ABOUT THIS EXERCISE: Output the full listing again without altering anything.

** DATASET EXCERPTS follows **

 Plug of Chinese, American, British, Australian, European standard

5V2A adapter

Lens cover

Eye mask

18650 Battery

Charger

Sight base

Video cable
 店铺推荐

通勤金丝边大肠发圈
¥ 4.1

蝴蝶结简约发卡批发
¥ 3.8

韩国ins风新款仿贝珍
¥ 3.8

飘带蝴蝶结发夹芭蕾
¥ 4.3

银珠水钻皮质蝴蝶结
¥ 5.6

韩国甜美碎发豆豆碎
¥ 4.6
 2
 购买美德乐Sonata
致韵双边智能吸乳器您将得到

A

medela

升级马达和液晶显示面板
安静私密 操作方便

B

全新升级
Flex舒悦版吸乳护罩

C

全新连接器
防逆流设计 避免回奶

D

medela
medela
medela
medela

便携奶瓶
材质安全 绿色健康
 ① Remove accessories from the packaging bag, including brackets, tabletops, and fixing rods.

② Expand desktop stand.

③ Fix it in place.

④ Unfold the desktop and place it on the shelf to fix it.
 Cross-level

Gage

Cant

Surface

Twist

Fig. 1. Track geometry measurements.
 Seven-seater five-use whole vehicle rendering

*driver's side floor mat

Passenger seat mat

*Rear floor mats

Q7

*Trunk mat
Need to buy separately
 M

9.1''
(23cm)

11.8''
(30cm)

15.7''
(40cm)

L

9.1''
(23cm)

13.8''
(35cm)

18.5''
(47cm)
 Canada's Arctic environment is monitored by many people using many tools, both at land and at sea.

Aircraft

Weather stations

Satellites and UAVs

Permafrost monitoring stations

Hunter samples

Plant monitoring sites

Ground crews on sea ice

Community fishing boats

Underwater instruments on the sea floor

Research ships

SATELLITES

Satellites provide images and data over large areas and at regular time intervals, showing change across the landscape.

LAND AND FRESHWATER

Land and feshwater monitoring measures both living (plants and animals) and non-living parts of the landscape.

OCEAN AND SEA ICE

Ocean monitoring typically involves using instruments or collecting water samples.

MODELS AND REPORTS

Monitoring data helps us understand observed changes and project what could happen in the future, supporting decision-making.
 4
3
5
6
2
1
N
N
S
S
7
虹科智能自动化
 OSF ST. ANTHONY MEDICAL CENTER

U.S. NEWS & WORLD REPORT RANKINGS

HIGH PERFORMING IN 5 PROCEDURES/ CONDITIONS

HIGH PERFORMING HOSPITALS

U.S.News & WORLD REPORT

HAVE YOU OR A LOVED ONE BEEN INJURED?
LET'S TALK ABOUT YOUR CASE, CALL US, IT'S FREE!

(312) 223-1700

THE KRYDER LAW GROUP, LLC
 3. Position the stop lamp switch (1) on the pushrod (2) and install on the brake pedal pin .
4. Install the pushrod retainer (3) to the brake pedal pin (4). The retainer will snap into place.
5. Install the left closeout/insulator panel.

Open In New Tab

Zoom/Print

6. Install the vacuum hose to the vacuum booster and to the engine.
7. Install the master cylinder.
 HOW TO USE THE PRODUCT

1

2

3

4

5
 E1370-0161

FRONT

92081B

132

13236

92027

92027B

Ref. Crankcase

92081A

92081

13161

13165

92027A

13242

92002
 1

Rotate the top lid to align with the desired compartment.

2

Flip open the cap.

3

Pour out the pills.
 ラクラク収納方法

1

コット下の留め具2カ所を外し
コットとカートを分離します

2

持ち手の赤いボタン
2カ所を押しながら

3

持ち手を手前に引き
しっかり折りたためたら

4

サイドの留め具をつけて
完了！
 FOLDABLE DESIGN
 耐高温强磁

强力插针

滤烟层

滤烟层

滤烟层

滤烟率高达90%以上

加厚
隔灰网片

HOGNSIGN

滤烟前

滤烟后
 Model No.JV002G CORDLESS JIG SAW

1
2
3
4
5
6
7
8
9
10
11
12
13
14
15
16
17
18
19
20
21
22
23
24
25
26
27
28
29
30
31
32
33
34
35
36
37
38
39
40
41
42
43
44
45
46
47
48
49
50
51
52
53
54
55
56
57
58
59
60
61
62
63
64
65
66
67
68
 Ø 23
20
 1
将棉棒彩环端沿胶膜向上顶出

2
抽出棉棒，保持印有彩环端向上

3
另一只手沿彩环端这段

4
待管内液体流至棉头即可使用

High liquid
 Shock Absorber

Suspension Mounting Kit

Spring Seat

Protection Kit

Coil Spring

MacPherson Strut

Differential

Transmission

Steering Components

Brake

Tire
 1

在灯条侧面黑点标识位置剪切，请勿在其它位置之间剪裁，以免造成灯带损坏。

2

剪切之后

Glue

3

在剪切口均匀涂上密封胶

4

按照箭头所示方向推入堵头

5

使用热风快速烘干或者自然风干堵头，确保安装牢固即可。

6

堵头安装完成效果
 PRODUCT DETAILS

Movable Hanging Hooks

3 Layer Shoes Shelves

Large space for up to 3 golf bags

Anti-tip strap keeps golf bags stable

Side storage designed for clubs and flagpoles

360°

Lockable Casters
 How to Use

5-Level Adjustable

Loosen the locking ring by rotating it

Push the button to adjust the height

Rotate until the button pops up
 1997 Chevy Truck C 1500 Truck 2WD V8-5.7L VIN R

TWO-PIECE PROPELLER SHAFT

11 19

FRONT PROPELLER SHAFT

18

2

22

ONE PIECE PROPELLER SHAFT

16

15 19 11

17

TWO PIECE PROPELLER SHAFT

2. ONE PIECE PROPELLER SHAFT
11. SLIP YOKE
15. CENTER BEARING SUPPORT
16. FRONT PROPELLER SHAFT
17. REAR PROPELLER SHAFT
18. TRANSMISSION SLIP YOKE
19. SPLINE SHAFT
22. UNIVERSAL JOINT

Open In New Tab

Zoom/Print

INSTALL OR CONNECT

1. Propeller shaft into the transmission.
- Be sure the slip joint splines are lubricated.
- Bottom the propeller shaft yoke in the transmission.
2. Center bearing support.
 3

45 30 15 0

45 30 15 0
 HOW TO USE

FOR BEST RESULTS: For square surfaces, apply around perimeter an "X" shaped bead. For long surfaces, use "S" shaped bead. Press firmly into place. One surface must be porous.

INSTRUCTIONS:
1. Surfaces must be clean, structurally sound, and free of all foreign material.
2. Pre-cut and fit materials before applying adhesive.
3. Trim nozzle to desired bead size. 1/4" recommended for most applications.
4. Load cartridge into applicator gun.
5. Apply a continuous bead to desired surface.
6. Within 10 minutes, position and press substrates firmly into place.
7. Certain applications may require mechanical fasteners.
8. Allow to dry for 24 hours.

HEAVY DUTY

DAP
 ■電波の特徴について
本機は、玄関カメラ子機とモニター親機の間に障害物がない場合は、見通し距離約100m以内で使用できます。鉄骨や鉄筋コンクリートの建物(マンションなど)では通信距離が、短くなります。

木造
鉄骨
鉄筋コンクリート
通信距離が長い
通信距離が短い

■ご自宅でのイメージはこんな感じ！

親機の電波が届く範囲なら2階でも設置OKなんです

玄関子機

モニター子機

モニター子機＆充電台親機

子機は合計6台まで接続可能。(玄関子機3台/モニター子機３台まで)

** End of DATASET EXCERPTS **

WRITTEN REPLY:
 Plug of Chinese, American, British, Australian, European standard

5V2A adapter

Lens cover

Eye mask

18650 Battery

Charger

Sight base

Video cable
 店铺推荐

通勤金丝边大肠发圈
¥ 4.1

蝴蝶结简约发卡批发
¥ 3.8

韩国ins风新款仿贝珍
¥ 3.8

飘带蝴蝶结发夹芭蕾
¥ 4.3

银珠水钻皮质蝴蝶结
¥ 5.6

韩国甜美碎发豆豆碎
¥ 4.6
 2
 购买美德乐Sonata
致韵双边智能吸乳器您将得到

A

medela

升级马达和液晶显示面板
安静私密 操作方便

B

全新升级
Flex舒悦版吸乳护罩

C

全新连接器
防逆流设计 避免回奶

D

medela
medela
medela
medela

便携奶瓶
材质安全 绿色健康
 ① Remove accessories from the packaging bag, including brackets, tabletops, and fixing rods.

② Expand desktop stand.

③ Fix it in place.

④ Unfold the desktop and place it on the shelf to fix it.
 Cross-level

Gage

Cant

Surface

Twist

Fig. 1. Track geometry measurements.
 Seven-seater five-use whole vehicle rendering

*driver's side floor mat

Passenger seat mat

*Rear floor mats

Q7

*Trunk mat
Need to buy separately
 M

9.1''
(23cm)

11.8''
(30cm)

15.7''
(40cm)

L

9.1''
(23cm)

13.8''
(35cm)

18.5''
(47cm)
 Canada's Arctic environment is monitored by many people using many tools, both at land and at sea.

Aircraft

Weather stations

Satellites and UAVs

Permafrost monitoring stations

Hunter samples

Plant monitoring sites

Ground crews on sea ice

Community fishing boats

Underwater instruments on the sea floor

Research ships

SATELLITES

Satellites provide images and data over large areas and at regular time intervals, showing change across the landscape.

LAND AND FRESHWATER

Land and feshwater monitoring measures both living (plants and animals) and non-living parts of the landscape.

OCEAN AND SEA ICE

Ocean monitoring typically involves using instruments or collecting water samples.

MODELS AND REPORTS

Monitoring data helps us understand observed changes and project what could happen in the future, supporting decision-making.
 4
3
5
6
2
1
N
N
S
S
7
虹科智能自动化
 OSF ST. ANTHONY MEDICAL CENTER

U.S. NEWS & WORLD REPORT RANKINGS

HIGH PERFORMING IN 5 PROCEDURES/ CONDITIONS

HIGH PERFORMING HOSPITALS

U.S.News & WORLD REPORT

HAVE YOU OR A LOVED ONE BEEN INJURED?
LET'S TALK ABOUT YOUR CASE, CALL US, IT'S FREE!

(312) 223-1700

THE KRYDER LAW GROUP, LLC
 3. Position the stop lamp switch (1) on the pushrod (2) and install on the brake pedal pin .
4. Install the pushrod retainer (3) to the brake pedal pin (4). The retainer will snap into place.
5. Install the left closeout/insulator panel.

Open In New Tab

Zoom/Print

6. Install the vacuum hose to the vacuum booster and to the engine.
7. Install the master cylinder.
 HOW TO USE THE PRODUCT

1

2

3

4

5
 E1370-0161

FRONT

92081B

132

13236

92027

92027B

Ref. Crankcase

92081A

92081

13161

13165

92027A

13242

92002
 1

Rotate the top lid to align with the desired compartment.

2

Flip open the cap.

3

Pour out the pills.
 ラクラク収納方法

1

コット下の留め具2カ所を外し
コットとカートを分離します

2

持ち手の赤いボタン
2カ所を押しながら

3

持ち手を手前に引き
しっかり折りたためたら

4

サイドの留め具をつけて
完了！
 FOLDABLE DESIGN
 耐高温强磁

强力插针

滤烟层

滤烟层

滤烟层

滤烟率高达90%以上

加厚
隔灰网片

HOGNSIGN

滤烟前

滤烟后
 Model No.JV002G CORDLESS JIG SAW

1
2
3
4
5
6
7
8
9
10
11
12
13
14
15
16
17
18
19
20
21
22
23
24
25
26
27
28
29
30
31
32
33
34
35
36
37
38
39
40
41
42
43
44
45
46
47
48
49
50
51
52
53
54
55
56
57
58
59
60
61
62
63
64
65
66
67
68
 Ø 23
20
 1
将棉棒彩环端沿胶膜向上顶出

2
抽出棉棒，保持印有彩环端向上

3
另一只手沿彩环端这段

4
待管内液体流至棉头即可使用

High liquid
 Shock Absorber

Suspension Mounting Kit

Spring Seat

Protection Kit

Coil Spring

MacPherson Strut

Differential

Transmission

Steering Components

Brake

Tire
 1

在灯条侧面黑点标识位置剪切，请勿在其它位置之间剪裁，以免造成灯带损坏。

2

剪切之后

Glue

3

在剪切口均匀涂上密封胶

4

按照箭头所示方向推入堵头

5

使用热风快速烘干或者自然风干堵头，确保安装牢固即可。

6

堵头安装完成效果
 PRODUCT DETAILS

Movable Hanging Hooks

3 Layer Shoes Shelves

Large space for up to 3 golf bags

Anti-tip strap keeps golf bags stable

Side storage designed for clubs and flagpoles

360°

Lockable Casters
 How to Use

5-Level Adjustable

Loosen the locking ring by rotating it

Push the button to adjust the height

Rotate until the button pops up
 1997 Chevy Truck C 1500 Truck 2WD V8-5.7L VIN R

TWO-PIECE PROPELLER SHAFT

11 19

FRONT PROPELLER SHAFT

18

2

22

ONE PIECE PROPELLER SHAFT

16

15 19 11

17

TWO PIECE PROPELLER SHAFT

2. ONE PIECE PROPELLER SHAFT
11. SLIP YOKE
15. CENTER BEARING SUPPORT
16. FRONT PROPELLER SHAFT
17. REAR PROPELLER SHAFT
18. TRANSMISSION SLIP YOKE
19. SPLINE SHAFT
22. UNIVERSAL JOINT

Open In New Tab

Zoom/Print

INSTALL OR CONNECT

1. Propeller shaft into the transmission.
- Be sure the slip joint splines are lubricated.
- Bottom the propeller shaft yoke in the transmission.
2. Center bearing support.
 3

45 30 15 0

45 30 15 0
 HOW TO USE

FOR BEST RESULTS: For square surfaces, apply around perimeter an "X" shaped bead. For long surfaces, use "S" shaped bead. Press firmly into place. One surface must be porous.

INSTRUCTIONS:
1. Surfaces must be clean, structurally sound, and free of all foreign material.
2. Pre-cut and fit materials before applying adhesive.
3. Trim nozzle to desired bead size. 1/4" recommended for most applications.
4. Load cartridge into applicator gun.
5. Apply a continuous bead to desired surface.
6. Within 10 minutes, position and press substrates firmly into place.
7. Certain applications may require mechanical fasteners.
8. Allow to dry for 24 hours.

HEAVY DUTY

DAP
 ■電波の特徴について
本機は、玄関カメラ子機とモニター親機の間に障害物がない場合は、見通し距離約100m以内で使用できます。鉄骨や鉄筋コンクリートの建物(マンションなど)では通信距離が、短くなります。

木造
鉄骨
鉄筋コンクリート
通信距離が長い
通信距離が短い

■ご自宅でのイメージはこんな感じ！

親機の電波が届く範囲なら2階でも設置OKなんです

玄関子機

モニター子機

モニター子機＆充電台親機

子機は合計6台まで接続可能。(玄関子機3台/モニター子機３台まで)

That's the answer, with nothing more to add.